= Instruction =
Take the listing and print it in full, exactly as given.

= Records for this task =
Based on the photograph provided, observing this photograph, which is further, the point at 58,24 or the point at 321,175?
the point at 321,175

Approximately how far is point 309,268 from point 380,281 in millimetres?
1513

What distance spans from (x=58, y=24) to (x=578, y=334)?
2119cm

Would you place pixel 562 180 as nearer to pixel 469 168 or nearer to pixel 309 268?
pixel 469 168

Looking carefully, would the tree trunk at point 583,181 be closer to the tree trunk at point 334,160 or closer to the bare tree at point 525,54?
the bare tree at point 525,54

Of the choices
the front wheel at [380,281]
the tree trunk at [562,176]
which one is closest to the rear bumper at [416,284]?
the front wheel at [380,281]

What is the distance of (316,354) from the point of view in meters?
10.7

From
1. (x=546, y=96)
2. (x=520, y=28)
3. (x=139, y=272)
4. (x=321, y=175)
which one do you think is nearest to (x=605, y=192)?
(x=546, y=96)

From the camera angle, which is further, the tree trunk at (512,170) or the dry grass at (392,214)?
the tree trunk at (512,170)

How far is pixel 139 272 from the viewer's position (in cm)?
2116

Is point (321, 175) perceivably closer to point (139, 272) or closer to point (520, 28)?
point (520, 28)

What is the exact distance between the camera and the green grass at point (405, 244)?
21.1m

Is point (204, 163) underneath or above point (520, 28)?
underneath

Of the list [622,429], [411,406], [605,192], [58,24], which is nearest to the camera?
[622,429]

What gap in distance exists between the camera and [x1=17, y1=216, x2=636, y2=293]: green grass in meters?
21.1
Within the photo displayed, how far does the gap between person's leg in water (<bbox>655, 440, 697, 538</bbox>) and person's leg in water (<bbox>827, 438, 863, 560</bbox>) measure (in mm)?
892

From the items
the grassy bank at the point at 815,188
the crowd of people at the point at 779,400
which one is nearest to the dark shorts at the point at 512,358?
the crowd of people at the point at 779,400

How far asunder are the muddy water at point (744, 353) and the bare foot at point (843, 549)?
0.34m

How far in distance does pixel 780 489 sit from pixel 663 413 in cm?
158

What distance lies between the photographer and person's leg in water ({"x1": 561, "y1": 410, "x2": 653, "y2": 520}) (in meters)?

= The result =
Based on the photograph provided, observing this photograph, which is further, the point at 58,24 or the point at 321,175?
the point at 321,175

Approximately how far is point 309,268 from point 380,281 in millimetres?
1513

What distance spans from (x=58, y=24) to (x=578, y=334)?
2119cm

Would you place pixel 562 180 as nearer to pixel 469 168 or nearer to pixel 309 268?
pixel 469 168

Looking carefully, would the tree trunk at point 583,181 be closer to the tree trunk at point 334,160 or closer to the bare tree at point 525,54?
the bare tree at point 525,54

Of the choices
the front wheel at [380,281]
the tree trunk at [562,176]
which one is closest to the rear bumper at [416,284]?
the front wheel at [380,281]

What is the distance of (316,354) from the point of view in meters?
10.7

From
1. (x=546, y=96)
2. (x=520, y=28)
3. (x=139, y=272)
4. (x=321, y=175)
which one do you think is nearest to (x=605, y=192)?
(x=546, y=96)

From the camera angle, which is further, the tree trunk at (512,170) or the dry grass at (392,214)?
the tree trunk at (512,170)

How far is pixel 139 272 from the viewer's position (in cm)?
2116

Is point (321, 175) perceivably closer to point (139, 272) or closer to point (520, 28)?
point (520, 28)

What is the exact distance between the camera and the green grass at point (405, 244)?
21.1m

Is point (204, 163) underneath or above point (520, 28)?
underneath

Of the list [622,429], [411,406], [605,192], [58,24], which is nearest to the camera?
[622,429]

What gap in distance exists between the camera and [x1=17, y1=216, x2=636, y2=293]: green grass in meters?
21.1
Within the photo displayed, how far does the gap between person's leg in water (<bbox>655, 440, 697, 538</bbox>) and person's leg in water (<bbox>827, 438, 863, 560</bbox>) measure (in mm)?
892

From the items
the grassy bank at the point at 815,188
the crowd of people at the point at 779,400
which one is nearest to the dark shorts at the point at 512,358?
the crowd of people at the point at 779,400

How far asunder are the muddy water at point (744, 353) and the bare foot at point (843, 549)?
0.34m

How far in distance does pixel 780 489 sit from pixel 663 413 in cm?
158

What distance lies between the photographer and person's leg in water ({"x1": 561, "y1": 410, "x2": 653, "y2": 520}) (in meters)?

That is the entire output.